Theoretically, a universal preventive measure to reduce radon exposure applied during home construction could allow for a greater reduction in mortality because the entire population as a whole, even people exposed under 150 Bq m−3, would benefit from reduced exposure levels. However, such radon-resistant construction techniques may be unnecessary in low-risk zones if a threshold were to exist at low concentrations. Moreover, there is still an ongoing need to define truly effective anti-radon measures installed at the time of construction.(67)

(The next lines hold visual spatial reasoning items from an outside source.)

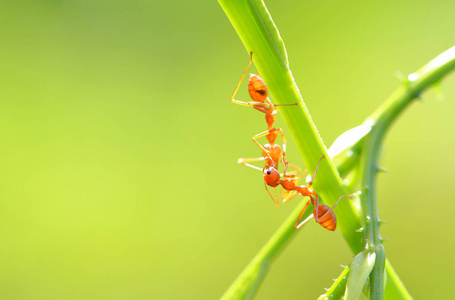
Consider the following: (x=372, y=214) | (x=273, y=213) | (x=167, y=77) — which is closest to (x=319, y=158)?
(x=372, y=214)

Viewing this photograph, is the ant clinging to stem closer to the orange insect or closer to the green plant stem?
the orange insect

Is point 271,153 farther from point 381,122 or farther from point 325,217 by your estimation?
point 381,122

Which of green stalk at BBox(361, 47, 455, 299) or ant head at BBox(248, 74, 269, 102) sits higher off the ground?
ant head at BBox(248, 74, 269, 102)

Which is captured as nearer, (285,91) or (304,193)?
(285,91)

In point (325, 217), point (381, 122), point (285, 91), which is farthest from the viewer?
point (325, 217)

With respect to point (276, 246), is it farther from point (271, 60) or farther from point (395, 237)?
point (395, 237)

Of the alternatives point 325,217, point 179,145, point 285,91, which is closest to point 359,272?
point 285,91

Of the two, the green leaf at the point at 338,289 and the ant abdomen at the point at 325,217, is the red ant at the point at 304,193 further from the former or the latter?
the green leaf at the point at 338,289

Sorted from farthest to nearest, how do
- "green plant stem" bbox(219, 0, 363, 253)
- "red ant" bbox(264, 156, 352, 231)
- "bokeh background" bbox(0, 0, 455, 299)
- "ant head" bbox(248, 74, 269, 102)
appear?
"bokeh background" bbox(0, 0, 455, 299)
"ant head" bbox(248, 74, 269, 102)
"red ant" bbox(264, 156, 352, 231)
"green plant stem" bbox(219, 0, 363, 253)

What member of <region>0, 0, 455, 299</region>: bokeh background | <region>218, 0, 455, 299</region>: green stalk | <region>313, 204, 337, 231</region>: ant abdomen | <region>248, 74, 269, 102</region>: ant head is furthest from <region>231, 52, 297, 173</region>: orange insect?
<region>0, 0, 455, 299</region>: bokeh background

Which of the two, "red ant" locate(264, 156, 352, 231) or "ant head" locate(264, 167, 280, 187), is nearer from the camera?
"red ant" locate(264, 156, 352, 231)
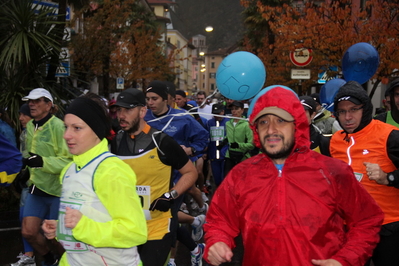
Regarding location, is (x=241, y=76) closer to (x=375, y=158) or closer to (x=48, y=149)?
(x=375, y=158)

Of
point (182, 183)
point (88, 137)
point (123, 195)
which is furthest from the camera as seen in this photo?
point (182, 183)

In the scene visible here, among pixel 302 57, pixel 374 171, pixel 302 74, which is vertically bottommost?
pixel 374 171

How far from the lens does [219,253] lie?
243cm

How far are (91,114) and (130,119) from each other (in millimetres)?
1154

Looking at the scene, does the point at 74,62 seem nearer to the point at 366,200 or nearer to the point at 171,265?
the point at 171,265

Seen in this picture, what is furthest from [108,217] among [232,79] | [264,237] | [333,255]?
[232,79]

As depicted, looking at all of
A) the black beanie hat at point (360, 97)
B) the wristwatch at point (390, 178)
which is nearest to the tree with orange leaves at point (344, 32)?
the black beanie hat at point (360, 97)

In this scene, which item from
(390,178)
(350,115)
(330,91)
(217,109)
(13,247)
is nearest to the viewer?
(390,178)

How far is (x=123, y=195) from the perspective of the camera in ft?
8.44

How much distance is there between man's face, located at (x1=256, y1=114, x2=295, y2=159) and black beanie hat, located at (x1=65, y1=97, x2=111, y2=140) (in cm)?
102

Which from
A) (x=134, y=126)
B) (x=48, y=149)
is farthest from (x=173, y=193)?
(x=48, y=149)

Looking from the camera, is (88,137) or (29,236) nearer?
(88,137)

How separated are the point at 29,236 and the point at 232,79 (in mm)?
2833

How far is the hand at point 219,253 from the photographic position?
2428 mm
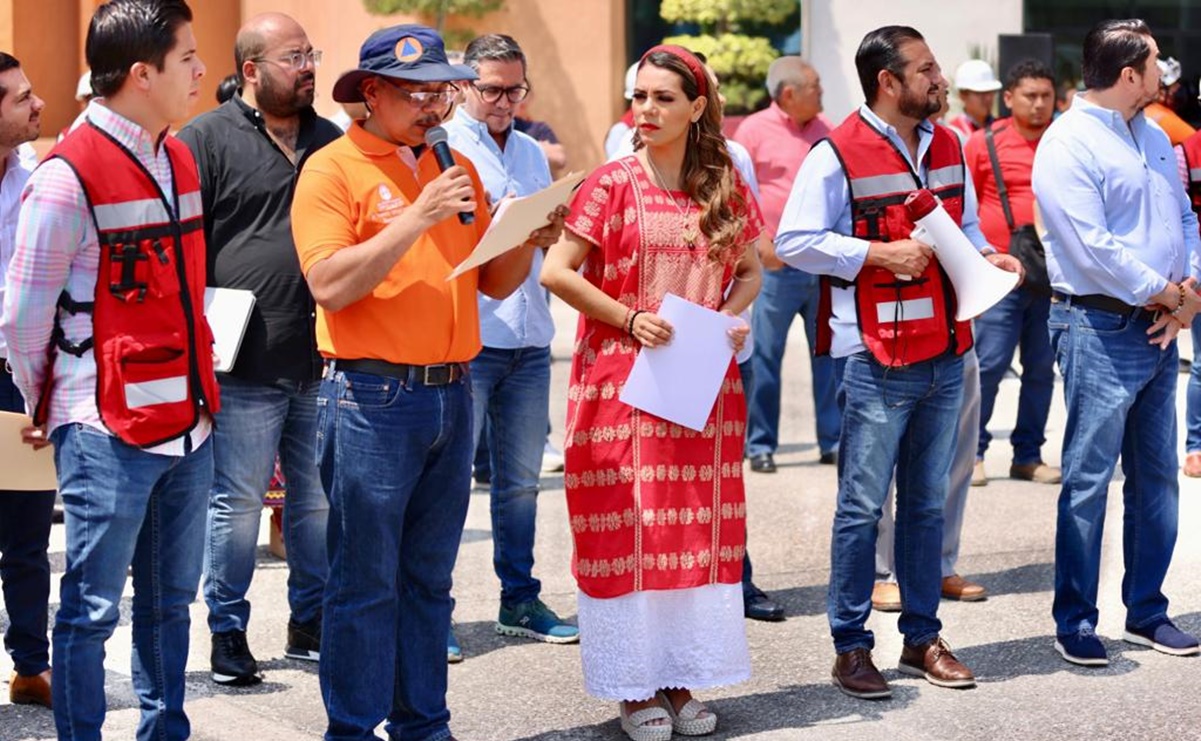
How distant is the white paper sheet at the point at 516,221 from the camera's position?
4863mm

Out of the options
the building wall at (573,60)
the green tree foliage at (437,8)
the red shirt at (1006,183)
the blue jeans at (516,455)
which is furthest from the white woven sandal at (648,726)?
the building wall at (573,60)

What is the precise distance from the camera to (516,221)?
4938mm

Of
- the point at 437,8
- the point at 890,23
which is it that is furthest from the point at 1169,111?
the point at 437,8

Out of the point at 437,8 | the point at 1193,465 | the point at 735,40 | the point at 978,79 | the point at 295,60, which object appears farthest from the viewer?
the point at 437,8

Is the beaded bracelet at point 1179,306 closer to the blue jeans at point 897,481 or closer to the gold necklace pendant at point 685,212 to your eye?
the blue jeans at point 897,481

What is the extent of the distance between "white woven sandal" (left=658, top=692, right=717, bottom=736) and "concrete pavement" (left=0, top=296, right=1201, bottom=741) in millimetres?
64

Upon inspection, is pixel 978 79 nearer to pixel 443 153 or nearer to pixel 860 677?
pixel 860 677

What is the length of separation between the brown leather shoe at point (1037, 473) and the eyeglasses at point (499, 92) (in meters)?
4.21

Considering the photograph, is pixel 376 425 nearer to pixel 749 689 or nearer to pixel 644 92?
pixel 644 92

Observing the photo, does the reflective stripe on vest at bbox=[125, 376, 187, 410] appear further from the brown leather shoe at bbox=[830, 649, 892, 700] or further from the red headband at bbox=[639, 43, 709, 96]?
the brown leather shoe at bbox=[830, 649, 892, 700]

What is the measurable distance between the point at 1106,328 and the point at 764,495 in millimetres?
3388

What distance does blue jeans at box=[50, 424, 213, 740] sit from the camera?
474 cm

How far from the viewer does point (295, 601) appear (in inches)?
259

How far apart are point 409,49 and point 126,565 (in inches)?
59.5
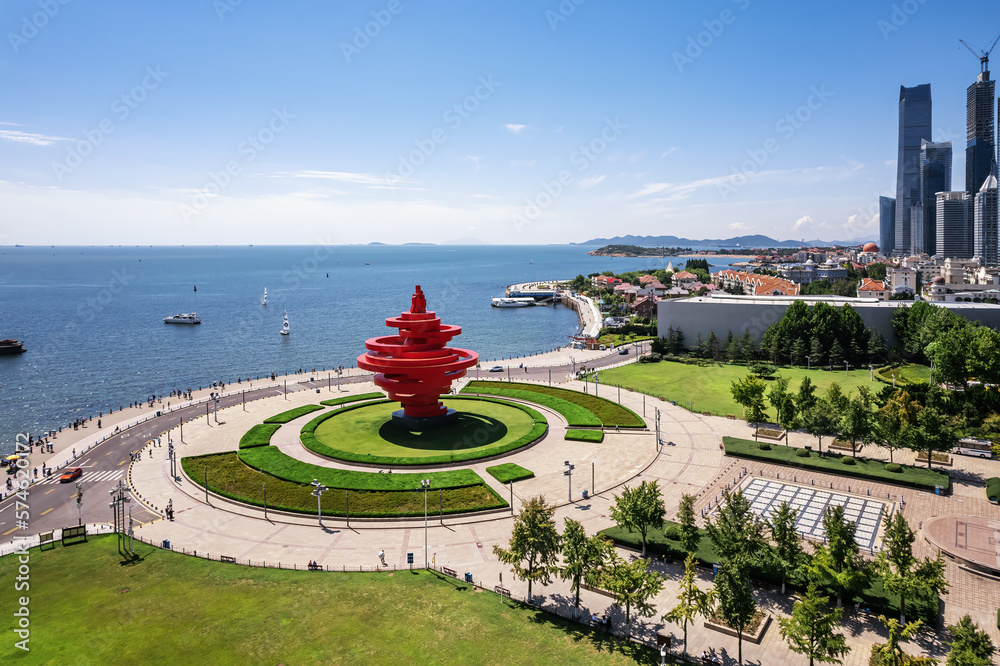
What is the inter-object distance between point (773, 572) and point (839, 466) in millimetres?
18997

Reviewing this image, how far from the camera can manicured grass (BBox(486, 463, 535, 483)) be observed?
139 feet

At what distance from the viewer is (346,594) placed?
93.4ft

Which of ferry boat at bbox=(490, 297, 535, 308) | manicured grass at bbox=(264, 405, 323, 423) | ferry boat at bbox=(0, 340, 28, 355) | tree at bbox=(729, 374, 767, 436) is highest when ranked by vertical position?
ferry boat at bbox=(490, 297, 535, 308)

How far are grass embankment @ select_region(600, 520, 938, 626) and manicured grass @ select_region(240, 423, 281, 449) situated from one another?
3075cm

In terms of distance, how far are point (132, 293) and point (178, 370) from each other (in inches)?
5219

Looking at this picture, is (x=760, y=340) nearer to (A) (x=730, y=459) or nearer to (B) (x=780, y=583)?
(A) (x=730, y=459)

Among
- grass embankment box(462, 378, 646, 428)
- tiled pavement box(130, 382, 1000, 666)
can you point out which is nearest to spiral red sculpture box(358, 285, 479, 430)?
tiled pavement box(130, 382, 1000, 666)

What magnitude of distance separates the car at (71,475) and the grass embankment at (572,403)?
36.7 metres

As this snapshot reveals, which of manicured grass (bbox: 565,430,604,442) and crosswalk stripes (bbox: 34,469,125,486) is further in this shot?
manicured grass (bbox: 565,430,604,442)

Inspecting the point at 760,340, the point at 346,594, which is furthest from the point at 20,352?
the point at 760,340

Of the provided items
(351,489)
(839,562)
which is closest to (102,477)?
(351,489)

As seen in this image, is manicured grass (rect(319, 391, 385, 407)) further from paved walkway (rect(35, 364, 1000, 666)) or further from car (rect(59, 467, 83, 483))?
car (rect(59, 467, 83, 483))

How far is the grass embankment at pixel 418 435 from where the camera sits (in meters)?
46.7

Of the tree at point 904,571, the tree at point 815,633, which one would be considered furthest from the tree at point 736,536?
the tree at point 904,571
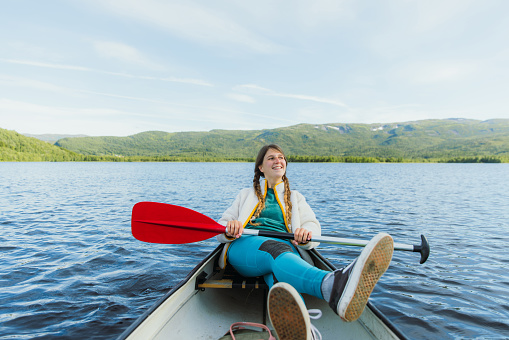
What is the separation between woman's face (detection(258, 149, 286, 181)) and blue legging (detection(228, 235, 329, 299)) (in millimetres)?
1085

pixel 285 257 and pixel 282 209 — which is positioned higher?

Because most of the predicted radon-induced deaths due to LC occur in smokers or former smokers, the most effective method to reduce radon-related LC mortality remains to reduce smoking habits, particularly if the radon-related risk at low doses is confined to smokers. In our study, we assessed that an intervention program enabling to reduce tobacco use by only 1% would enable to prevent 30 LC deaths attributable to tobacco use and 6.2 radon-related LC deaths annually (calculated from model-estimated risk levels and by reducing the number of smokers by 1%, data not shown). Consequently, stopping smoking is by far the most effective (and cost-effective) method to reduce LC both relative to smoking-related and radon-related LC. Smoking reduction would also prevent other diseases such as heart diseases, neurological diseases, diabetes, etc., which often occur at younger ages than LC.

5. CONCLUSION

According to the model used, the promotion of universal screening in dwellings would reduce, over the long-term, radon-related mortality and total lung cancer mortality by only 0.19% and 0.02%, respectively, in the population of Quebec. Consequently, the role of this public health action in the fight against cancer appears to be very limited in a relatively mobile population weakly exposed to this carcinogen yet comprising a high prevalence of smoking. This does not necessarily mean that there should not be any control of radon levels in houses, only that there should be a discussion as to what is reasonable and cost effective. In the present assessment, financial support programs offered on a very localized basis would only be able to prevent a limited number of cases on a population scale. The number of deaths prevented annually by screening in schools could be up to three times higher than that expected from the promotion of universal screening of all Quebec dwellings. Therefore, aside from prevention and cessation of smoking, screening in public buildings appears to be the most promising alternative to prevent radon-induced LC in Quebec; part of the effectiveness of mitigation measures for new construction being based on the assumption of a nonthreshold relationship between radon exposure and LC risk.